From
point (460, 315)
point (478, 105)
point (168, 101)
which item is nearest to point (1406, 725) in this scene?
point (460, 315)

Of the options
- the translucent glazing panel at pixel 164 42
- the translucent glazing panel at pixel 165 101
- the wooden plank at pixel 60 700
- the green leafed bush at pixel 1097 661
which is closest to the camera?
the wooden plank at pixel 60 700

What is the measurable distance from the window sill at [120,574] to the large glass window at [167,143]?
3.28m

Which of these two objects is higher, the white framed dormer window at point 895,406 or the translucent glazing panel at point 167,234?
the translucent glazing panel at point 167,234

...

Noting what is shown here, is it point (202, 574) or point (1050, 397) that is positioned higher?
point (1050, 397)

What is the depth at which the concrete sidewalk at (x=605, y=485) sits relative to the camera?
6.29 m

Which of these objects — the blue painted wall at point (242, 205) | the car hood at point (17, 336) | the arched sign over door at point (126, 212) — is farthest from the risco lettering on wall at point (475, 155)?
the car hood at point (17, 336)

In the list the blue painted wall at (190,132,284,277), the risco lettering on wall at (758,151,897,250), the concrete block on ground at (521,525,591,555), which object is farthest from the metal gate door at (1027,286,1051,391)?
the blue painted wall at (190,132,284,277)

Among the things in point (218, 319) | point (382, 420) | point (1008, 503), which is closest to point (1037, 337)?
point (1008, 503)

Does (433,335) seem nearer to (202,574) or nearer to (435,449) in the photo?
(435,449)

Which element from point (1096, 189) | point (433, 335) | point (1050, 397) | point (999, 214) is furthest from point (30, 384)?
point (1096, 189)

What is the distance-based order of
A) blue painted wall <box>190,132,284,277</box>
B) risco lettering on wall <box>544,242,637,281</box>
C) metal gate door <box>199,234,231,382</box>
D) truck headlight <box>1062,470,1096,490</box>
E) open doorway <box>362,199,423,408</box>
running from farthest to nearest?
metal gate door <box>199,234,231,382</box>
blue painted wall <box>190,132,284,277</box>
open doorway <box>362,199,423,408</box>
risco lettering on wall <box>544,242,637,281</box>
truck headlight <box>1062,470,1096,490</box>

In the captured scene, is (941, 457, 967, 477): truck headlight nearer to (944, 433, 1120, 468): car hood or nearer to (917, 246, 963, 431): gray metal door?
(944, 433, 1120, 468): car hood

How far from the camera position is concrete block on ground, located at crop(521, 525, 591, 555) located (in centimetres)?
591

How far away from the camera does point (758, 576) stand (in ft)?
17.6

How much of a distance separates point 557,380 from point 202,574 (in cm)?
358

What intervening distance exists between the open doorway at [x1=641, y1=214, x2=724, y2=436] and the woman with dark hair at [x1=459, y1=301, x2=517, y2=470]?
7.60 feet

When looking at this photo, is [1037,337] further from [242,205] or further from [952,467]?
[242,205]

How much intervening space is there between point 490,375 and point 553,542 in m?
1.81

▸ What to work on
Find every line in the records that contains the word "this", and copy each of those lines. Case counts.

▸ Complete response
which item is nearest to point (1406, 725) in this scene?
When looking at this photo, is [1037,337] further from [242,205] or further from [952,467]?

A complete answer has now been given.